### Records supplied:

========

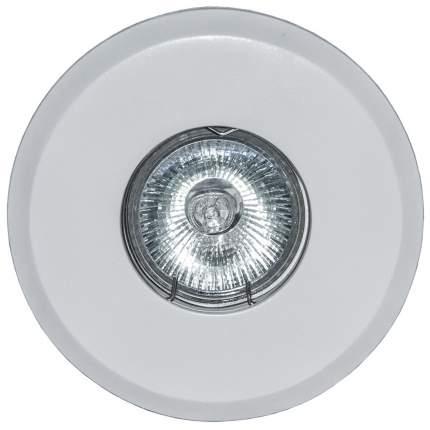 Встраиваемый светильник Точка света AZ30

========

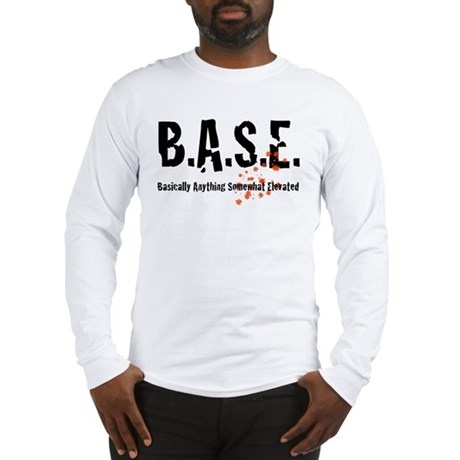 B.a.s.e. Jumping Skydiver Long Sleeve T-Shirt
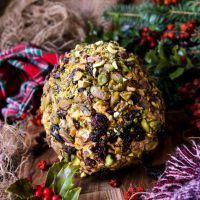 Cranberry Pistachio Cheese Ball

========

Transcribe, from the material above, the stretch starting at the line with "B.a.s.e. Jumping Skydiver" and ending at the line with "Cranberry Pistachio Cheese Ball", both included, exactly. Do not carry over pictures.

 B.a.s.e. Jumping Skydiver Long Sleeve T-Shirt
 Cranberry Pistachio Cheese Ball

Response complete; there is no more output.